This disclosure relates to database systems and more particularly to improving performance in a relational database management system.
Businesses are retaining data for longer periods of time to support business analysis and to expedite decision making to meet the increasing business demands and regulatory compliance requirements. Data warehouses are typically offering 100 terabyte+ to customers in order to meet this; however, given the high cost associated with enterprise storage, it is a challenge for a database administrator to justify the need to move the entire warehouse to faster leading-edge storage and delegate the slower (but still expensive) hardware for in-house testing. The advent of solid-state drives further accelerates the need for tiered storage where some data resides on the faster solid-state drives while other data resides on slower storage.
A multi-temperature solution, such as the one provided in IBM DB2 Version 10 provides the capability to store data in a tiered fashion with portions of “hot” data being stored on faster solid-state drives or high speed magnetic disk storage while “cooler” data are stored on slower storage in effect reducing the total cost of ownership regarding disk storage in a relational database management system where the solution is manually administered. Apportionment of data to appropriate faster or slower storage based on quality of service expectations is reliant on the database administrator's knowledge and understanding of the data on an ongoing basis. IBM and DB2 are registered trademarks of International Business Machines Corporation in the United States and/or other countries.

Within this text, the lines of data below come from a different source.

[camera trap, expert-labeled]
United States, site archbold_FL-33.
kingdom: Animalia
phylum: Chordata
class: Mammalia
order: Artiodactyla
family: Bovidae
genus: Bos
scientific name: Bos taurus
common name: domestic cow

DB2 Workload Manager (WLM) is a key component of the DB2 relational database software product. WLM is a workload manager that identifies, manages and monitors different activity streams within a DB2 database environment. Currently a database administrator has to understand the data in the RDBMS and manually apportion data into faster storage based off any WLM prioritization that may be in place. Any alterations to WLM prioritization will require manual movement of data to accommodate the updated WLM rules.